The cost to Matson could be as much as $15.4 million, and the ocean carrier will cease its molasses operations in Honolulu as part of the settlement.
Matson, Inc. has reached a settlement with the state of Hawaii to resolve all civil, criminal and administrative claims related to the discharge of molasses into Honolulu Harbor from a pipeline break in September 2013.
The ocean carrier said in a statement it will provide $11.4 to $15.4 million to Hawaii through a combination of cash, restoration and funding of environmental programs. Under the settlement, Matson will:
- Pay $5.9 million to the state as compensation for damaged coral and lost fish, as well as the state’s response and clean-up, investigative, administrative and legal costs;
- End molasses operations in Honolulu, remove a molasses tanks and risers at Sand Island terminal at an
estimated cost of between $5.5 million and $9.5 million; - Regrow a coral nursery in a different location than Sand Island Terminal to help replace coral that had been damaged or destroyed;
- And support the International Union for Conservation of Nature World Conservation Congress, being hosted by Hawaii in 2016.
Matson will record an $11.4 million charge in its second quarter results, which will be released on August 4, 2015.

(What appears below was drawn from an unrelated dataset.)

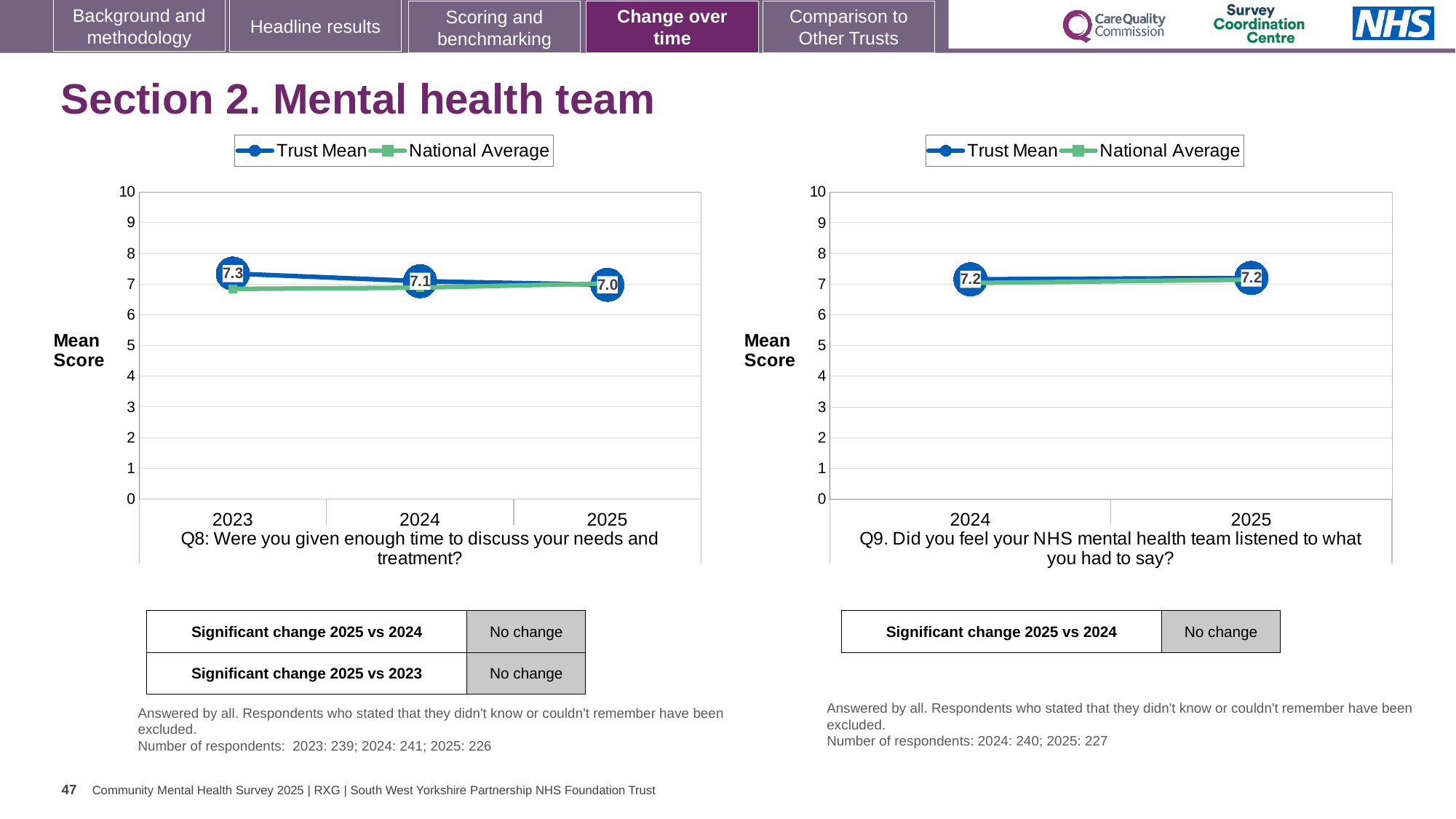
In the Q9 chart on the right, what is the Trust Mean for 2024? 7.2 In the Q8 chart on the left, which year has the lowest Trust Mean? 2025 How many years are plotted on the x axis of the Q9 chart on the right? 2 In the Q8 chart on the left, is the National Average for 2023 greater or less than 7? less What kind of chart is the Q9 chart on the right? Line chart In the Q8 chart on the left, what is the Trust Mean for 2025? 7.0 In the Q8 chart on the left, what is the difference between the Trust Mean for 2023 and for 2025? 0.3 In the Q8 chart on the left, which year has the highest Trust Mean? 2023 In the Q8 chart on the left, what is the Trust Mean for 2023? 7.3 How many series does the legend of the Q8 chart on the left list? 2 In the Q8 chart on the left, does the Trust Mean rise or fall from 2023 to 2025? Fall In the Q8 chart on the left, is the Trust Mean larger in 2023 or in 2024? 2023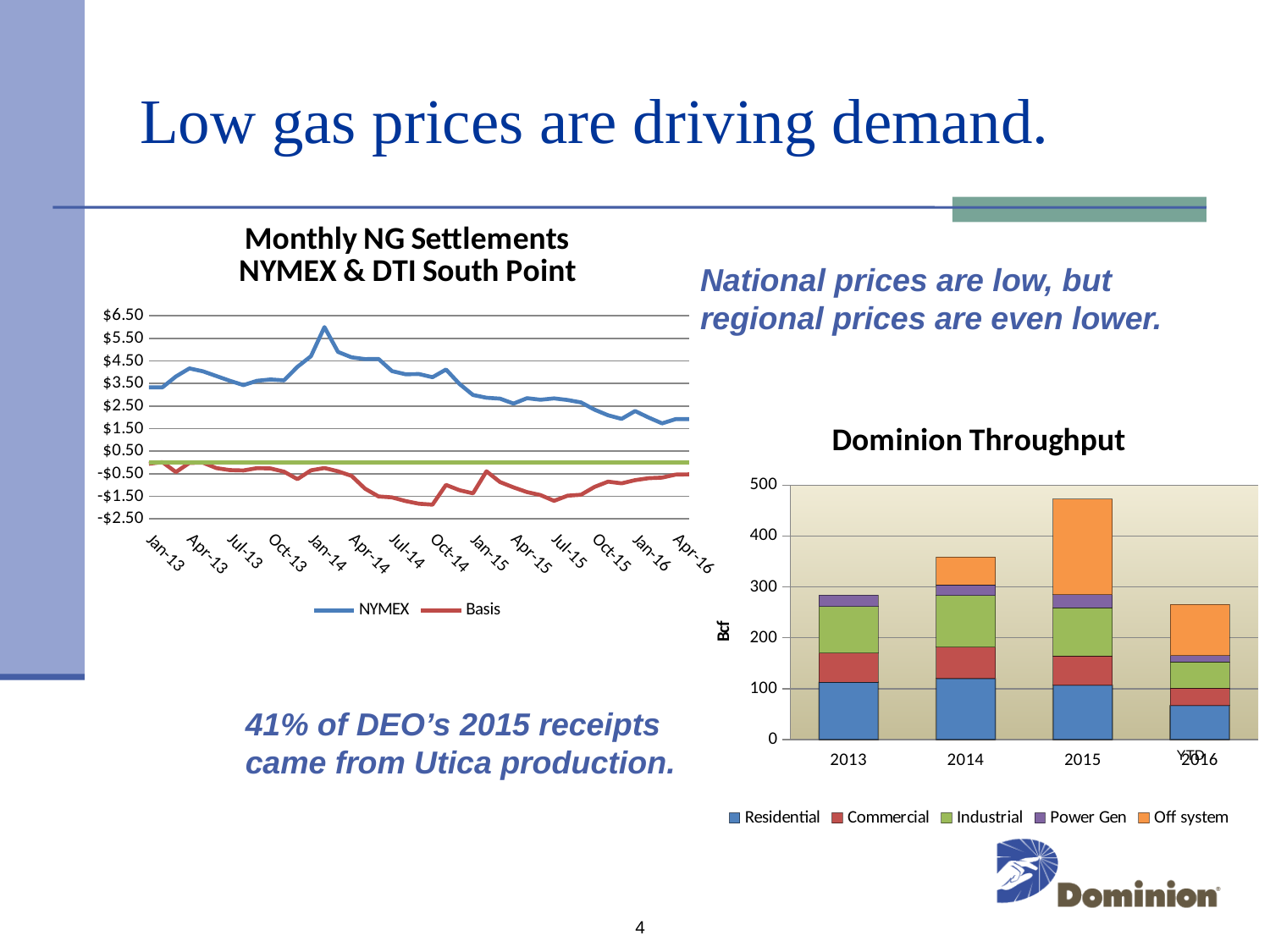
What kind of chart is the "Dominion Throughput" chart? stacked bar chart How many series does the legend of the "Dominion Throughput" chart list? 5 In the "Dominion Throughput" chart, which year has the tallest total bar? 2015 What kind of chart is the "Monthly NG Settlements NYMEX & DTI South Point" chart? line chart How many categories are shown on the x axis of the "Dominion Throughput" chart? 4 What is the y-axis label of the "Dominion Throughput" chart? Bcf In the "Dominion Throughput" chart, is the total bar for 2015 greater or less than 400? greater In the "Dominion Throughput" chart, which category has the shortest total bar? YTD 2016 How many series does the legend of the "Monthly NG Settlements NYMEX & DTI South Point" chart list? 2 In the "Monthly NG Settlements NYMEX & DTI South Point" chart, is the NYMEX value at Jan-14 greater or less than $4.50? greater In the "Monthly NG Settlements NYMEX & DTI South Point" chart, is the NYMEX value at Apr-16 greater or less than $2.50? less In the "Monthly NG Settlements NYMEX & DTI South Point" chart, does the NYMEX series overall rise or fall from Jan-14 to Apr-16? fall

“Environmental stewardship is a core value in our company, so this event was a blow to all of us at Matson,” said Matt Cox, president and CEO. “We can’t take back what happened, but we’ve done our best to make it right.”
Matson separately announced Thursday it will sell $75 million worth of 30-year senior unsecured notes as part of a private placement agreement. The notes will have a weighted average life of approximately 13 years and will bear interest at a rate of 3.92 percent, payable semi-annually.
The notes are expected to be issued in September 2015, and the proceeds are expected to be used for general corporate purposes, which may include paying down the company’s revolving credit facility.
Matson also announced it has entered into amendments to its existing unsecured revolving credit facility and long-term private debt note agreements.
The liner carrier’s existing $375 million unsecured revolving credit facility with a syndicate of banks was increased to $400 million and extended for a new five-year term, maturing July 2020.